Surface tension of water, like any other liquid, is one of its important parameters. It determines some characteristics of the liquid - such as volatility (evaporation) and wettability. Its value depends only on the parameters of intermolecular interaction.

The most characteristic property of a liquid that distinguishes it from gas is that on the border with gas, the liquid forms a free surface, the presence of which leads to the occurrence of the phenomena of a special kind, called superficial. They are required by their appearance physical conditionsin which there are molecules near the free surface.

For each fluid molecule, the strengths of attraction from the surrounding molecules arranged from it at a distance of about 10 -9 m (molecular radius). On a molecule M. 1, located inside the liquid (Fig. 1), there are forces on the side of the same molecules, and the relaxing of these forces is close to zero.

For molecules M. 2 The resultant forces are different from zero and are directed inside the liquid, perpendicular to its surface. Thus, all fluid molecules in the surface layer are drawn into the liquid. But the space inside the liquid is occupied by other molecules, so surface layer creates pressure on the liquid (molecular pressure).

To move the molecule M. 3, located directly under the surface layer, to the surface, it is necessary to work against molecular pressure forces. Consequently, the molecules of the surface layer of fluid have additional potential energy compared to molecules inside the liquid. This energy is called surface energy.

Obviously, the size of the surface energy is the greater, the larger the area of \u200b\u200bthe free surface. Let the free surface area changed to Δ S.At the same time, the surface energy has changed to \\ (~ \\ deelta w_p \u003d \\ sigma \\ cdot \\ delta s \\), where σ is the surface tension coefficient. As it is necessary to make a change for this

\\ (~ A \u003d \\ Delta W_P, \\) That \\ (~ a \u003d \\ sigma \\ cdot \\ delta s. \\)

Hence the \\ (~ \\ sigma \u003d \\ dfrac (A) (\\ Delta S) \\).

The unit of the surface tension coefficient in C is a joule per square meter (J / M 2).

- The value is numerically equal to the work performed by molecular forces when changing the area of \u200b\u200bthe free surface of the fluid at 1 m 2 at a constant temperature.

Since any system provided herself seeks to take such a position in which its potential energy is the smallest, the liquid reveals the desire to reduce the free surface. The surface layer of fluid behaves like a stretched rubber film, i.e. All the time seeks to reduce the area of \u200b\u200bits surface to the minimum sizes possible at a given volume.

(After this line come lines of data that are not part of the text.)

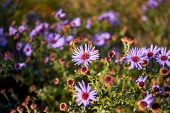 New York Aster. Flowers Asters Grow In A City Park. Bushes Asters In Autumn. Purple Bushes Of Flower poster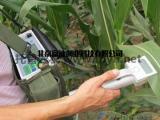 常见便携式光合测定系统,光合测定系统厂家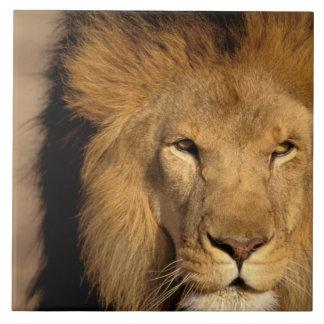 África, Kenia, Masai Mara. Varón del león (Panther Azulejo Cuadrado Grande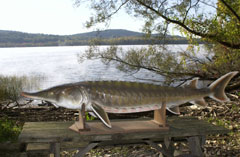 A life -size model of a sturgeon on display near the river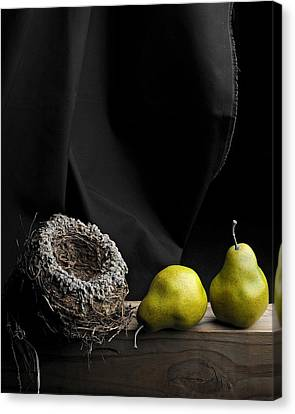 Canvas Print featuring the photograph The Empty Nest by Krasimir Tolev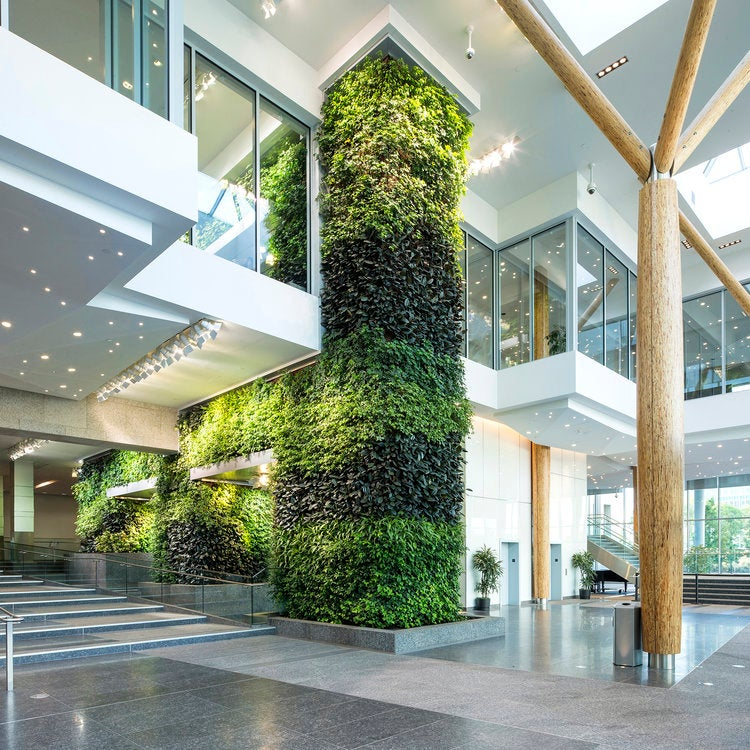 Green wall Green Roofs for Healthy Cities design air filtration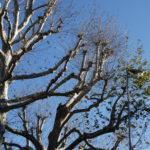 Troppi lampioni, gli alberi di Firenze restano verdi fino a gennaio
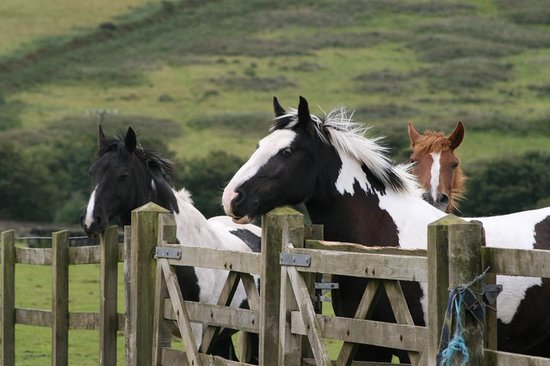 Cornish Riding Holidays: Gorgeous Horses xoxo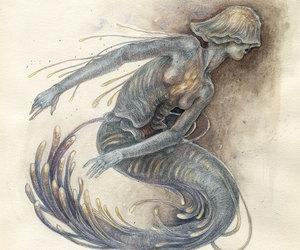 mermaid, sea creature, and siren image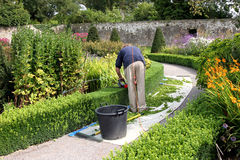 Hedge Cutting Royalty Free Stock Photos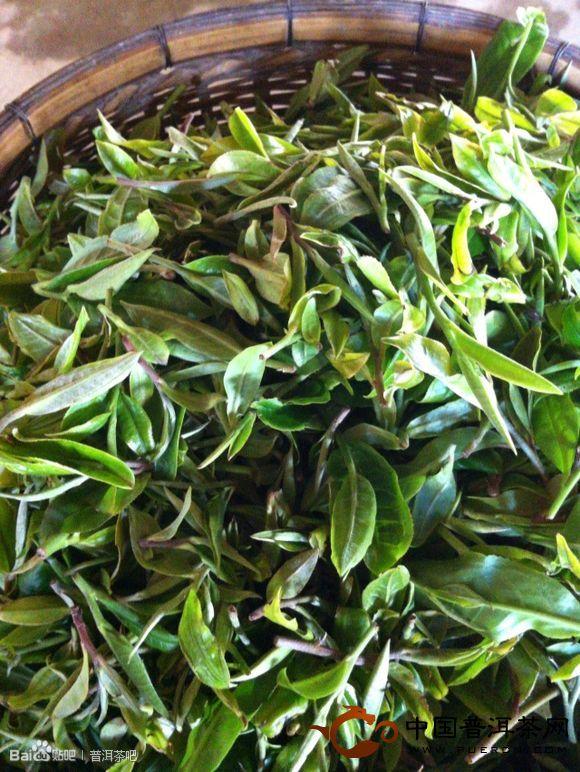 2013年古树春茶开采了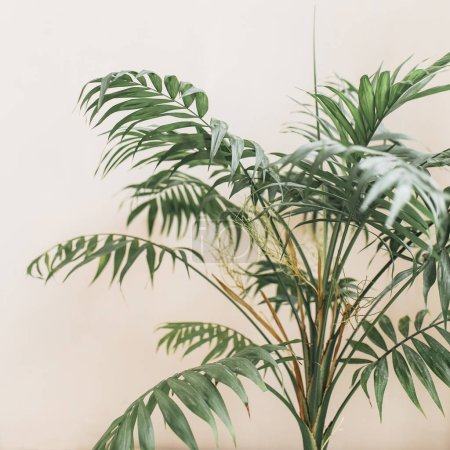 Exotic tropical palm branches on pale pastel beige background. Minimal floral concept.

For example, a drop of fluid in a state of weightless has a spherical shape.

Surface tension

The property of the liquid surface can be declined to interpret as the existence of forces seeking to reduce this surface. Molecule M. 1 (Fig. 2), located on the surface of the liquid, interacts not only with molecules that are inside the liquid, but also with molecules on the surface of the liquid located within the sphere of molecular action. For molecule M. 1 is the resultant \\ (~ \\ VEC R \\) of molecular forces directed along the free surface of the fluid, is zero, and for a molecule M. 2, located at the border of the surface of the liquid, \\ (~ \\ VEC R \\ Ne 0 \\) and \\ (~ \\ VEC R \\) directed by normal to the boundaries of the free surface and on the tangent of the surface of the liquid.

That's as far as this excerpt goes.